Dunque, l'obbligo di commisurare il compenso al decoro
professionale si tradurrebbe in una surrettizia reintroduzione dei
minimi tariffari, eludendo così l'abolizione degli stessi disposta
dal legislatore (art. 2 decreto legge 4 luglio 2006, n. 223,
convertito in legge 4 agosto 2006, n. 248; art. 9 del decreto legge
24 gennaio 2012, n. 1, convertito in legge 24 marzo 2012, n. 27),
con i conseguenti effetti restrittivi della concorrenza.
Secondo il CdS non si può, inoltre, ritenere che tale regola
deontologica (e il collegato effetto restrittivo della concorrenza
che ne deriva) sia necessaria per garantire l'obiettivo della
tutela del consumatore, assicurandogli una prestazione di qualità.
"Il fine di tutelare il consumatore viene adeguatamente
perseguito dall'ordinamento nazionale tramite altri strumenti, che
trovano il loro principale ambito di applicazione nella disciplina
del singolo rapporto tra professionista e cliente, e si traducono
nella previsione di rimedi civilistici, la cui piena operatività
non richiede l'attribuzione di alcun potere di vigilanza all'Ordine
professionale".
Parimenti non si può ritenere che la regola deontologica che impone
di praticare compensi commisurati al decoro della professione possa
trovare una copertura normativa nell'art. 2233, comma 2, cod. civ.
che, occupandosi del contratto d'opera intellettuale, prevede
espressamente che "in ogni caso la misura del compenso deve
essere adeguata all'importanza dell'opera e al decoro della
professione". Tale norma, contenuta nel codice civile, si
indirizza, infatti, al singolo professionista, disciplinando i suoi
rapporti con il cliente nell'ambito del singolo rapporto
contrattuale, senza attribuire alcun potere di vigilanza agli
Ordini in merito alle scelte contrattuali dei propri iscritti.

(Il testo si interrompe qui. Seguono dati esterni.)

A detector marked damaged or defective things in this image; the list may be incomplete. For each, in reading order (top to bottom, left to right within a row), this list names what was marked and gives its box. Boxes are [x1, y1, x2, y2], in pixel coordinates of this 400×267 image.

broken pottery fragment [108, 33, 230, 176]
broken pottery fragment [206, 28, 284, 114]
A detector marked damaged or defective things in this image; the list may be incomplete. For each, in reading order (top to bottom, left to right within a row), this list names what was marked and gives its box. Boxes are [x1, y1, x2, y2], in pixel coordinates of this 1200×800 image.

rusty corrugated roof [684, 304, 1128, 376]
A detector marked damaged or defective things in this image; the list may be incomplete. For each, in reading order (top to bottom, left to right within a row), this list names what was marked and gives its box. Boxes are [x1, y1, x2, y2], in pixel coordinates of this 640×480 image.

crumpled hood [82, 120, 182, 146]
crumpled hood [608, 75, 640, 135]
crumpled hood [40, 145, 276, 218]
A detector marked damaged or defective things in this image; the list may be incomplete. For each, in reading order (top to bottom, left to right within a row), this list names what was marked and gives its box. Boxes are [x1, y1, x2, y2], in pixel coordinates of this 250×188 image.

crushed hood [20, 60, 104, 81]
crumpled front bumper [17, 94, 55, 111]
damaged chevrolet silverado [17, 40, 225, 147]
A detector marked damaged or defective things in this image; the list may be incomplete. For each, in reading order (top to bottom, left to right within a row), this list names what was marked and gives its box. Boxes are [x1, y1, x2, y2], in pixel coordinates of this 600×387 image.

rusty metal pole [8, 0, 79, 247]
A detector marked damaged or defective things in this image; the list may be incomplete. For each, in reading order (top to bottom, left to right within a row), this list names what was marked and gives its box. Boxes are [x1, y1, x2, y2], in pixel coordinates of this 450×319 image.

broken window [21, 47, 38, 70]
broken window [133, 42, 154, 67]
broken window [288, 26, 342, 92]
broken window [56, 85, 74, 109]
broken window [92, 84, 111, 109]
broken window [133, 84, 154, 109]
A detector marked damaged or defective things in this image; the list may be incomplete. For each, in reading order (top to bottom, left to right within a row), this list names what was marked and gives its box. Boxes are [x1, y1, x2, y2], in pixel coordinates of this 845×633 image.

A fronte di un preciso obbligo civilistico che già lega il compenso
professionale al decoro della professione e all'importanza
dell'opera, l'introduzione di una regola deontologica volta a
ribadire tale obbligo, riservando la vigilanza circa il suo
rispetto all'Ordine, e prevedendo l'eventualità di sanzioni
disciplinari in caso di inosservanza, appare evidentemente estranea
o, comunque, manifestamente non proporzionata, rispetto
all'esigenza di fornire al consumatore adeguata tutela.
Accolta, dunque, la tesi dell'AGCM e respinta quella dei
Geologi.
Chiudo ricordando una vecchia poesia di Bertold Brecht che
recita:
"Prima di tutto vennero a prendere gli zingari
e fui contento, perché rubacchiavano.
Poi vennero a prendere gli ebrei
e stetti zitto, perché mi stavano antipatici.
Poi vennero a prendere gli omosessuali,
e fui sollevato, perché mi erano fastidiosi.
Poi vennero a prendere i comunisti,
e io non dissi niente, perché non ero comunista.
Un giorno vennero a prendere me,
e non c'era rimasto nessuno a protestare".